SELECTED EXCERPT.
.....
Key words: basal cell carcinoma; treatment; prognosis; surgery; radiotherapy, hedgehog inhibitors.

Accepted Apr 27, 2020; Epub ahead of print Apr 28, 2020

Acta Derm Venereol 2020; 100: adv00140.

Corr: Nicole Basset-Seguin, Department of Dermatology, Universite Paris 7, Hôpital Saint-Louis, 1 avenue Claude Vellefaux, FR-75010 Paris, France. E-mail:


Basal cell carcinoma is the most frequent cancer in fair-skinned adults. The molecular background to these tumours includes activation of a cellular pathway called the “sonic hedgehog pathway”. Basal cell carcinomas are induced by ultraviolet light and occur more frequently on areas of skin that are exposed to the sun. Basal cell carcinomas rarely spread to other sites in the body, although there is a risk that they will recur. There are different subtypes of these tumours with different potential to relapse. This paper gives an update of what is known about basal cell carcinomas and their treatment. The standard treatment is surgery. The prognosis for advanced basal cell carcinomas that cannot be operated on has improved with the development of systemic drugs targeting the hedgehog pathway.


Basal cell carcinoma (BCC) is a slow-growing skin tumour, which is commonly seen in dermatology. BCCs rarely metastasize, but are frequently multiple and recurrent on sun-exposed skin, with some morbidity. BCCs are a heterogeneous group of tumours, with histopathological and clinical characteristics ranging from superficial lesions to very extensive and destructive tumours. The standard treatment for BCC is surgery, but non-surgical options (medical, systemic or physical) have been developed in recent years for each end of the spectrum of these tumours: superficial lesions (sBCC) and advanced BCC (aBCC). Guidelines have been updated to help physicians with these different therapeutic strategies (1).


BCC is the most frequent skin cancer in fair-skinned adult patients (2). The estimated lifetime risk in this population is approximately 30% (3). The worldwide incidence of BCC is increasing continuously, but it cannot be estimated precisely as this tumour is not consistently registered. Marked geographical variations have been reported. The highest incidence is reported in Australia (up to 1,000/100,000 inhabitants per year, followed by the USA (212–407/100,000 female and male inhabitants respectively/year) and Europe (mean range from 76.21 /100,000 person-years in the UK to 157 per 100,000 person-years in 2009 in the Netherlands). This is within the range found in other European countries, such as Germany, France, Italy and Spain (4, 5). The lowest incidence is observed in Africa (<1/100,000 persons years).

BCC is most frequently seen after 50 years of age, with a female/male ratio of 2:1 (6). However, some patients develop BCC at an earlier age (<40 years). Patients with genetic predisposition syndromes, such as xeroderma pigmentosum (XP) or basal cell naevus syndrome (BCNS) can develop BCC earlier, even before 20 years of age (see the section on genetics, below). In the USA the ratio of cases of BCC to that of squamous cell carcinoma (SCC) was estimated at 4:1 and changed to 1:1 in 2012, but this is probably due to earlier SCC lesions being removed, which may have previously been treated non-surgically (7, 8).
.....
(Stored data)
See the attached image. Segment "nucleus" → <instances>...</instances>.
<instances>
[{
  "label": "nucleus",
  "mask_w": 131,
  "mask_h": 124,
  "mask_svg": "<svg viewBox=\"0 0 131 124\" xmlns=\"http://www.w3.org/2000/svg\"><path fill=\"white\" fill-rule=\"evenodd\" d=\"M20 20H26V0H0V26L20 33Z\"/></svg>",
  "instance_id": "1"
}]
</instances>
.....
TASKS.
• 1. Judge whether each statement agrees with the basal cell carcinoma text, answering yes or no and quoting the words of the text that decide it. (a) Basal cell carcinoma is seen most often after 50 years of age and affects more women than men. (b) The worldwide incidence of basal cell carcinoma can be estimated precisely. (c) The highest incidence of basal cell carcinoma is reported in Europe.
• 2. Summarize the basal cell carcinoma text in three sentences.
• 3. Continue the basal cell carcinoma text, starting after its last sentence about the ratio of basal cell to squamous cell carcinoma cases in the USA.

TASK RESULTS.
• 1.
(a) Yes: "BCC is most frequently seen after 50 years of age, with a female/male ratio of 2:1"
(b) No: "it cannot be estimated precisely as this tumour is not consistently registered"
(c) No: "The highest incidence is reported in Australia"

• 2. Basal cell carcinoma is a slow-growing skin tumor induced by ultraviolet light that rarely metastasizes but often recurs on sun-exposed skin, and it is the most frequent cancer in fair-skinned adults. Surgery is the standard treatment, non-surgical options have been developed for superficial and advanced tumors, and drugs targeting the hedgehog pathway have improved the prognosis for advanced cases that cannot be operated on. Its worldwide incidence is rising and varies markedly by region, being highest in Australia and lowest in Africa, and it is most often seen after 50 years of age, although patients with genetic predisposition syndromes can develop it earlier.

• 3.
The most significant risk factor for development of BCC is sun exposure, both in childhood and recreationally or occupationally in adult life (9). UVA, and mostly UVB, is implicated. This explains why most tumours are located on sun-exposed skin and are more frequent in fair-skinned people. BCC is the most highly mutated human tumour (65 mutations/megabase) (10). Another risk factor is immunosuppression, with a greater than 10-fold increase in BCC, especially in kidney transplant recipients (11).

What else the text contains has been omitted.